The group, which employs 72,000 staff worldwide, will axe 15,000 posts but create 5000 new jobs, the Les Echos and Le Figaro newspapers reported.
The company intends to cut 900 net posts in France, or roughly 10 percent of the domestic workforce, as well as closing sites at Rennes and Toulouse, and selling plants at Eu and Ormes.
The cuts will reportedly hit all regions, with 4100 planned in Europe, the Middle East and Africa, 3800 in Asia, and 2100 in the Americas.
A spokeswoman for Alcatel-Lucent declined to comment.
The cuts are part of an effort by Michel Combes, who took the helm of Alcatel-Lucent in April, to streamline the company to focus on fewer products so as to reverse losses.

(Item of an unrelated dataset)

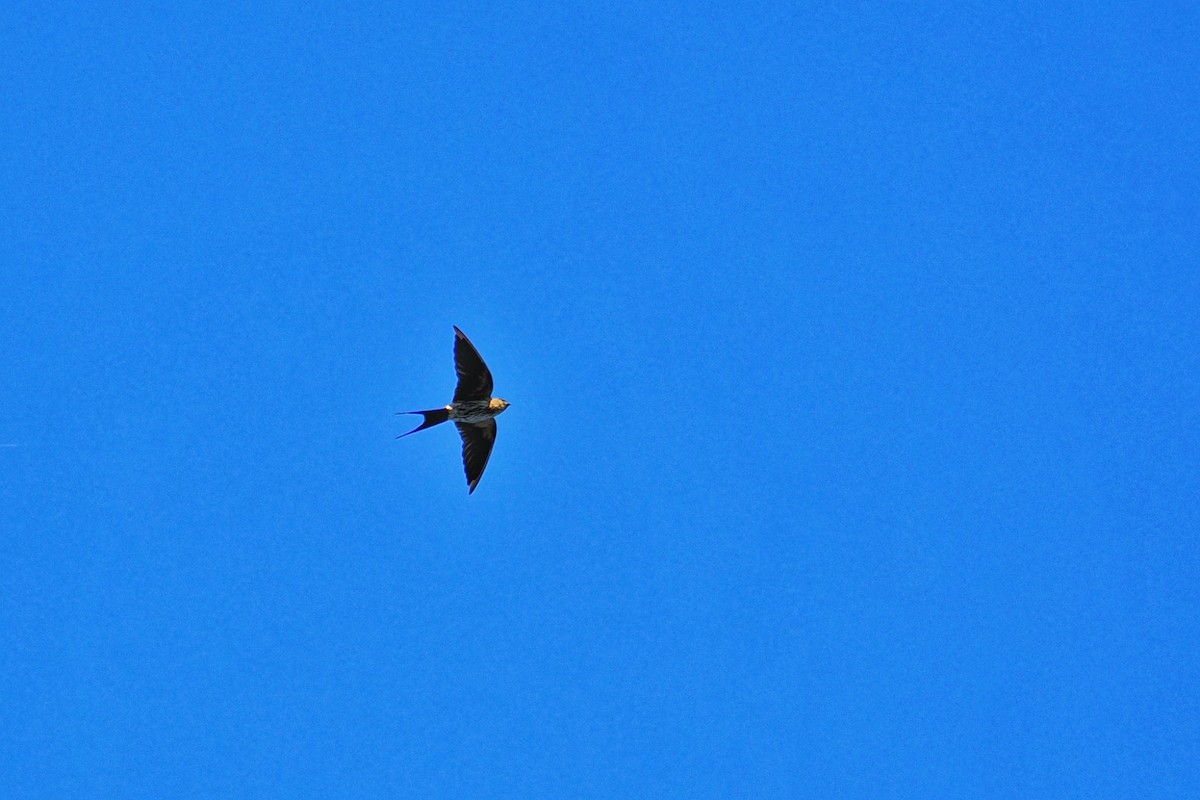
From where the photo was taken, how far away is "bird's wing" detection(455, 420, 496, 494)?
19.3 meters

The group, which competes with larger rivals Ericsson, Huawei and Nokia, has posted five straight quarters of net losses.
Last year it swung to a net loss of €1.2 billion - the biggest since 2008 - largely because of a writedown on its mobile unit and restructuring costs from an earlier plan to lay off 5000 workers.
Combes, who used to run telecom giant Vodafone's European businesses, is the third CEO to try to right Alcatel. He said in June when announcing his turnaround plan, which also calls for €1 billion of unspecified asset sales by 2015, that the group needed to bring its cost structure in line with peers.
The layoff plan is the latest in a series at Alcatel-Lucent. In autumn 2012, it announced moves to trim 5000 workers from its base of 76,000 at the time, with the heaviest burden falling in France.